● **Directions for this task**: Extract each line in the records below that contains the string "further", treating uppercase and lowercase as distinct.

● **Supplied data**:
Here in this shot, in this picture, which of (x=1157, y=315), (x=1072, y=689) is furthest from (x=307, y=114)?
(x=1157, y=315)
* * *
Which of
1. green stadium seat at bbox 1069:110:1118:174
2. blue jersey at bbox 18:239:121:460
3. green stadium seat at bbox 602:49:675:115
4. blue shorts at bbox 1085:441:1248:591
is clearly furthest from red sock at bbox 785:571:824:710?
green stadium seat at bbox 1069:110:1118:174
* * *
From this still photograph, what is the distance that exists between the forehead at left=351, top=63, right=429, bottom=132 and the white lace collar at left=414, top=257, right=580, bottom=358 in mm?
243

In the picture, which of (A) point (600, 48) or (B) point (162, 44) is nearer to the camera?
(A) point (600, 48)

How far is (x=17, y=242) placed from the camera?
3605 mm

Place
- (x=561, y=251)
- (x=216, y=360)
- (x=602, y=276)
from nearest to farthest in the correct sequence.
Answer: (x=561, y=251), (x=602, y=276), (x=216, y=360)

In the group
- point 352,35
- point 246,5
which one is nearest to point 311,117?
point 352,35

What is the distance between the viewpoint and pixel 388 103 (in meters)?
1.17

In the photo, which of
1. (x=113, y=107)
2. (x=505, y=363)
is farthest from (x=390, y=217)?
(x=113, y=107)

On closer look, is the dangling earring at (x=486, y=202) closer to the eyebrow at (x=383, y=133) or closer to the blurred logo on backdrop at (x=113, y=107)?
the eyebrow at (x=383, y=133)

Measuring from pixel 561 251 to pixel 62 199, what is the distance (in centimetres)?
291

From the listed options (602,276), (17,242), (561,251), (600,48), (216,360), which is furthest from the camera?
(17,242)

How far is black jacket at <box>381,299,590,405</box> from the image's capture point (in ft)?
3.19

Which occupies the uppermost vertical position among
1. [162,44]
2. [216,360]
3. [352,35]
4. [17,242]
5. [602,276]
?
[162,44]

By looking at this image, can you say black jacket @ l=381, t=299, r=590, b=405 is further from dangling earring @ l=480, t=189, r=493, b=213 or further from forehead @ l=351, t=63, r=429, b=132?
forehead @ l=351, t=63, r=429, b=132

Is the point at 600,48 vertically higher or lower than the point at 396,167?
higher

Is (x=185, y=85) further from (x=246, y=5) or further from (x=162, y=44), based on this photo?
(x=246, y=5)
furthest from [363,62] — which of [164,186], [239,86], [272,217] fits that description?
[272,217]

● **Written solution**:
By looking at this image, can you say black jacket @ l=381, t=299, r=590, b=405 is further from dangling earring @ l=480, t=189, r=493, b=213 or further from forehead @ l=351, t=63, r=429, b=132?
Is (x=185, y=85) further from (x=246, y=5) or further from (x=162, y=44), based on this photo?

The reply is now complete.